Donald Trump delivered his first speech to the United Nations (the UN) General Assembly on Tuesday. He has relied heavily on the intergovernmental organisation over recent months to impose tough sanctions on North Korea in a bid to halt its nuclear program. Despite the UN Secretary-General warning that “fiery talk can lead to fatal misunderstandings”, Trump used the address to threaten Kim Jong-un’s regime with annihilation. North Korea responded by dismissing the rhetoric and referring to Trump as a “dog barking”.
As widely expected, the FOMC announced the gradual reduction of its $4.5trillion balance sheet, beginning in October. The Federal Reserve’s (the Fed) balance sheet expanded rapidly between 2008 and 2014. During this period, the Central Bank embarked on three rounds of quantitative easing (QE), in which they carried out unprecedentedly large-scale monthly purchases of US Treasury bonds and mortgage-backed securities, in an effort to keep borrowing costs low and boost economic growth following the financial crisis. Whilst QE was brought to an end in 2014 as the economy strengthened, the Fed kept its balance sheet high by reinvesting the proceeds of existing bonds as they matured. The process of unwinding the Fed’s balance sheet is intended to be slow and steady, beginning at just $10billion per month, to reduce the likelihood of negative implications for the wider economy.

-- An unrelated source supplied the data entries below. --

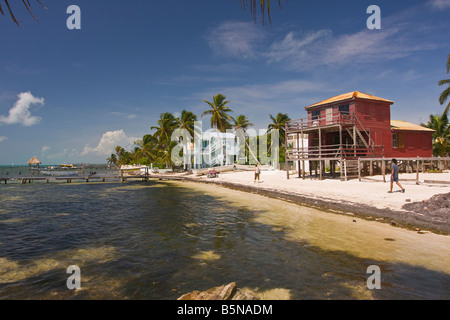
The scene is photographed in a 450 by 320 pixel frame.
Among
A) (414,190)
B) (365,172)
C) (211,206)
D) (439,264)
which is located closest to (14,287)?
(439,264)

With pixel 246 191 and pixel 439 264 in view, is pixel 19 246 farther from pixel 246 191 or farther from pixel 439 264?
pixel 246 191

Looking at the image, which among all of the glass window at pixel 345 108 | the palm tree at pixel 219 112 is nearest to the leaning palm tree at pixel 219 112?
the palm tree at pixel 219 112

The FOMC left interest rates on hold at the 1% – 1.25% range but surprised markets by sticking to their previous projection for one further rate hike this year and three in 2018. Market participants had anticipated that stubbornly low inflation, and the potential economic damage from Hurricanes Harvey and Irma, may have resulted in the Fed adopting a more cautious tone and pushed back their outlook for future interest rate rises. The Fed’s unexpectedly hawkish stance resulted in the US Dollar and Treasury yields surging following the announcement.
Janet Yellen’s position as Fed Chair may come to an end in February 2018 when her current term expires, if she is not reappointed by Donald Trump. Under Yellen’s leadership, the Fed has helped to steer the US to economic recovery by adopting an ultra-cautious approach to monetary tightening. The Fed has been very careful over recent months to prepare financial markets for the balance sheet reduction, and this week’s announcement marks a milestone in their efforts to normalise monetary policy. With the future of the Fed now in the hands of the unpredictable US President, the 2018 outlook for the World’s largest economy is far from certain.